Maddie couldn’t tear her eyes from the gown. “I’ve never seen anything like it. May I?”
“Absolutely. Let’s go into room two. I’ll help you with the dress.” Audra led Maddie toward the fitting rooms.
While Sarah and Mrs. Beabots discussed floral arrangements for the church and possible plans for their spring gardens, Maddie went to the dressing room and let Audra help her into the gown.
Audra supplied a white lace strapless corset and bra, and a straight white nylon half slip. Then Maddie donned a horsehair net underskirt that would allow the A-line of the skirt to bell out. Over that, she pulled on a second underskirt of white silk. Audra handed Maddie a pair of thigh-high, elastic-topped white hose to wear and a pair of white peau de soie pumps with two-inch heels. Finally, Maddie stepped into the gown and Audra zipped up the back and fastened the white satin ribbon that encircled Maddie’s waist, tying a bow in back. In the center of the bow she pinned a tiny fabric nosegay of lily of the valley. The entire bodice and skirt were covered in eight-inch leaves in varying shades of green. The flowers were embroidered in white silk, and in the center of each was a crystal bead, so that each time Maddie turned under the chandelier in the dressing room, she sparkled a if dew had just settled on each flower.
“It’s absolute magic,” Maddie gushed in an awe-filled whisper as she looked at her reflection in the gilded mirror. “I had no idea...”
“That you were so beautiful?” Audra finished the thought for her.
Maddie was spellbound by her own reflection.
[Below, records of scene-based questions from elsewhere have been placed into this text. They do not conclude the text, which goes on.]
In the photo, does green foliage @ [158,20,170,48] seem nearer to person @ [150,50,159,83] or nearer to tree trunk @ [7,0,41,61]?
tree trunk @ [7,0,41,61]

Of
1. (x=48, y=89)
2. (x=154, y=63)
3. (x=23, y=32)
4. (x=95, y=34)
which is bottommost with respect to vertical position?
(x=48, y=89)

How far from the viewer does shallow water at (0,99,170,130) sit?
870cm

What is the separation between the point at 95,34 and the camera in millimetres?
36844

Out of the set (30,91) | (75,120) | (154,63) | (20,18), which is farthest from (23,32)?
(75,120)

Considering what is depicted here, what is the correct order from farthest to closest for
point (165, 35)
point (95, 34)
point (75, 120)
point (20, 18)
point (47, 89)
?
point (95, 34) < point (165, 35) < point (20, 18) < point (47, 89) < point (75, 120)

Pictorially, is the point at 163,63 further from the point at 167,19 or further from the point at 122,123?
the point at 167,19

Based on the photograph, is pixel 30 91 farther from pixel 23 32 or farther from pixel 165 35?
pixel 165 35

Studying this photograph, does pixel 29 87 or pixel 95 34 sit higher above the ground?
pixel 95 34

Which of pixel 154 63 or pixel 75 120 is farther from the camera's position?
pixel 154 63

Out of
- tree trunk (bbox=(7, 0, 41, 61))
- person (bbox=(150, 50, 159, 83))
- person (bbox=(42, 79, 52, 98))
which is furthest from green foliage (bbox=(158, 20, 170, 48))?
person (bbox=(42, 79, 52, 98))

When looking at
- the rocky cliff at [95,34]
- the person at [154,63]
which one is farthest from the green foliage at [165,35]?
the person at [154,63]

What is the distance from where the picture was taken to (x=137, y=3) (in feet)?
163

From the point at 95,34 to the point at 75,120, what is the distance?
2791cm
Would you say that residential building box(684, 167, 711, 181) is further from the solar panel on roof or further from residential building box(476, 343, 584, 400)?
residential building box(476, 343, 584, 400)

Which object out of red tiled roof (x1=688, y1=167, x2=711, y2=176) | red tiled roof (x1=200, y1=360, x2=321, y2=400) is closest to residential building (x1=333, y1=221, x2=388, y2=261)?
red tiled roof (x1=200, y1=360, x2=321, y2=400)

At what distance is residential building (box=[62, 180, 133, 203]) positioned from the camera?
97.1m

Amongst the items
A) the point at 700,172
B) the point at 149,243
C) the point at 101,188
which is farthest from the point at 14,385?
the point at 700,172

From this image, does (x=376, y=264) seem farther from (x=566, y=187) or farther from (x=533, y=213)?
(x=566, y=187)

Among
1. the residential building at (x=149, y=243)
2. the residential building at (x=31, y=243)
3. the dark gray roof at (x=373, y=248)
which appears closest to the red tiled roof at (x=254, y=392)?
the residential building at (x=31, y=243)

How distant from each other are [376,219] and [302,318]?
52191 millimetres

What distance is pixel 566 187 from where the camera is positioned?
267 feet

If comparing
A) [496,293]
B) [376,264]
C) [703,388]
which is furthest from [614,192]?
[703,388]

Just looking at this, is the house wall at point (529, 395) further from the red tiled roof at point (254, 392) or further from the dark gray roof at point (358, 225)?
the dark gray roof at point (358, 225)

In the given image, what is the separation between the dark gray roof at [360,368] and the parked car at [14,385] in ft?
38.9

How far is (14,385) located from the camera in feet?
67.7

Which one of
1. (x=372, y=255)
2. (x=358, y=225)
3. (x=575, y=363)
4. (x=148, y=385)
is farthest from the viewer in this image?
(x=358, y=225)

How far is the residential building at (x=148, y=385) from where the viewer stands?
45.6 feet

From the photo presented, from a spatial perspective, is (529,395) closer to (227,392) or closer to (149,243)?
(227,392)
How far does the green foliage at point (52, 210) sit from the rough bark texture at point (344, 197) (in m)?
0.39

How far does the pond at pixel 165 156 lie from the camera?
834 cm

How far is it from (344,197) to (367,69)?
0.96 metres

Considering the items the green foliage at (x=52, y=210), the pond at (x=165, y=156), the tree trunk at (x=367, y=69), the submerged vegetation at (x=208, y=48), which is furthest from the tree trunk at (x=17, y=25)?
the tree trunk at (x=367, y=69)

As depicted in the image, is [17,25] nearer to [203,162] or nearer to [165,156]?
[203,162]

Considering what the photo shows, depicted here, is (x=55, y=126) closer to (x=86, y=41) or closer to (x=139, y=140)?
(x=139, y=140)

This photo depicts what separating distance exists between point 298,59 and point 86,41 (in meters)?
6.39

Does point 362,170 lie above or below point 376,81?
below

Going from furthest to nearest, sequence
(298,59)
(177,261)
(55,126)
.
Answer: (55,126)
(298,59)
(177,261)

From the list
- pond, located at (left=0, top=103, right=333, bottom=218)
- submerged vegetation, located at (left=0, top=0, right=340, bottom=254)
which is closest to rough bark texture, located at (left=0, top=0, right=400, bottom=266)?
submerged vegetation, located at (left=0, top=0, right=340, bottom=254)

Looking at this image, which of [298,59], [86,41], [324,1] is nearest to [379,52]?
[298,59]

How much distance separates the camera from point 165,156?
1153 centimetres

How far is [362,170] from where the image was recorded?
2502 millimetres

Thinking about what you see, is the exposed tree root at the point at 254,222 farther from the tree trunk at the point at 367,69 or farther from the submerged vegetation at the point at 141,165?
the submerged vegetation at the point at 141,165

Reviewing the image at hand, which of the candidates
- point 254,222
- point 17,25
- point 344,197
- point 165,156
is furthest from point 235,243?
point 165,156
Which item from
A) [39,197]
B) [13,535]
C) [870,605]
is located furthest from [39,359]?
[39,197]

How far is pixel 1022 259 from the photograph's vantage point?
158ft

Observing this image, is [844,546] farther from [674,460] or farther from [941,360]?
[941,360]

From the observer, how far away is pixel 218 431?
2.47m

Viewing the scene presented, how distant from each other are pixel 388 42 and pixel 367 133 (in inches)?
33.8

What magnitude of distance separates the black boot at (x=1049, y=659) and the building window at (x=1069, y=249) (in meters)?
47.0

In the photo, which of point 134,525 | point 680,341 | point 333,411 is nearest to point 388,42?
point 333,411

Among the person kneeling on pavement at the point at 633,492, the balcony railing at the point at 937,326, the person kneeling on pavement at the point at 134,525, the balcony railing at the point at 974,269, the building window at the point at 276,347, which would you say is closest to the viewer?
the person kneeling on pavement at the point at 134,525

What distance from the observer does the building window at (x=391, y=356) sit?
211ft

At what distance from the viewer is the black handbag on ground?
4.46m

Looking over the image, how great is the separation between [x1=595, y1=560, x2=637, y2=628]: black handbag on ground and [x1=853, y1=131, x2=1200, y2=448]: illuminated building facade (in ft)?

She honestly didn’t know who that woman with the sparkling green eyes could be. She’d been so used to working in jeans, corduroys, sweatshirts and aprons nearly all her adult life that she’d never once stopped to think of herself as a girl who wore pretty dresses or gowns, or even as a...bride.
And you aren’t a bride. This is just pretend. Standing in. Wishful thinking.
Dark shadows filled Maddie’s eyes as she continued to look at herself. Was it possible that only today, the flutter of a memory of Nate Barzonni, her first love, a high school romance, had haunted her? Even now, as she recalled his blazing Mediterranean-blue eyes and the intoxicating, addictive kisses they’d shared, her emotions were a storm of anger and pain. Nate had abandoned her eleven years ago, and she still felt the heartbreak.
If she ever saw him again, it would be too soon.
But then, there was the very real fact of Alex’s flowers—real and aggressive. He was spinning her dream for her, and though he would be gone for nearly a month, he promised to call and text her often. He’d told her they were close to finding an investor. Alex knew there was nothing more important to her than her business.
“You’re beautiful, Maddie,” Audra said. “This dress was made for you. The green in the lilies matches the green of your eyes. I can watch your thoughts in your eyes. Did you know that? Your eyes change from light green to dark green along with your mood.”
“My mood?”
“Uh-huh. When you first saw yourself in the mirror, you were happy, and your eyes were a sparkling, light spring green. Then they turned darker, as if you were thinking of something disturbing.”
“Hmm. Disturbing,” Maddie grumbled. Nate was always a disturbance. “You could see that?”
“Yes.”
“I didn’t know I was so transparent.”
Audra hid her smirk by bending down and passing her palms over the skirt to smooth out a few wrinkles. “I see a great deal in my business. Weddings are like funerals. People usually reveal part of themselves at both events, and it isn’t always the best side that I see, even though people think of weddings as being a happy time. It’s a very stressful time. All big decisions are.”
“But it’s not my wedding,” Maddie said. “So, I’m off the hook.”